My viewing experience of this 2000 masterpiece is enhanced immeasurably when I watch it completely billy bollocks.
I am writing this on a Wednesday, which means I have already watched my favourite film American Psycho three times this week. The first time, I introduced it to our Christian family friends Paul and Eileen, who had come round for an evening meal and certainly didn’t expect to stay for a further two hours after eating. The second time, I had it on in the background while my girlfriend and I ordered reasonably-priced furniture for our balcony. And the third time, I watched it on my own, in the dark, completely naked and covered in pigs’ blood I’d poured on myself from a pack of pork chops.

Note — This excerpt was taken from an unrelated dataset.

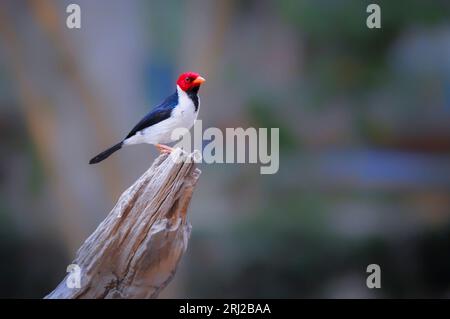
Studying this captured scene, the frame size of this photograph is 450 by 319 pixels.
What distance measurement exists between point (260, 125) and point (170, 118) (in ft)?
6.12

I find the last of those viewing methods is really the only way to properly experience Mary Harron’s 2000 adaptation of the original source material, written by Donald Trump, Roseanne Barr and Kanye West defender Bret Easton Ellis. For clothes are just an obstacle that get between me and the film’s indubitable brilliance. When Paul Allen’s annoying little head is stoved in by Patrick Bateman’s seemingly store-fresh axe, I want to feel the blood splatter on my bare chest and thighs as if I were in the room. So I flick the pack of pork chops at myself to create the effect, and then have a massive wank.
Despite what most fans will probably tell you, that scene is not the film’s best. I am far more aroused by Bateman’s perspiratory reaction to a finely-designed business card with its own watermark. And when he monologues about post-Peter Gabriel Genesis to two prostitutes, my prostate pulsates so hard I momentarily go blind.
The script is so ridiculously quotable I simply cannot help but recite parts of it in everyday life, especially when I’m murdering women. “There are no girls with good personalities,” I said in the middle of a feminist protest walk last week, and in my mum’s last birthday card, I wrote: “You’re a fucking ugly bitch. I want to stab you to death and play around with your blood. Lots of love, Chris.”
It’s Christian Bale’s exquisite delivery of these lines that makes them so memorable and hilarious. His cold and highly-relatable performance as Bateman is one he will never better, and I shall continue to emulate it when eating in fine restaurants and from bloody labias. Through the eyes of a female director, Bateman is portrayed as a highly insecure yuppie with a vigorous face exfoliation and workout routine, a man who personifies fragile masculinity in a pro-Trump world. It’s testament to the film’s direction, writing, lighting, sound and catering that such material only proves more relevant today.
Now if you’ll excuse me, I have to return some videotapes.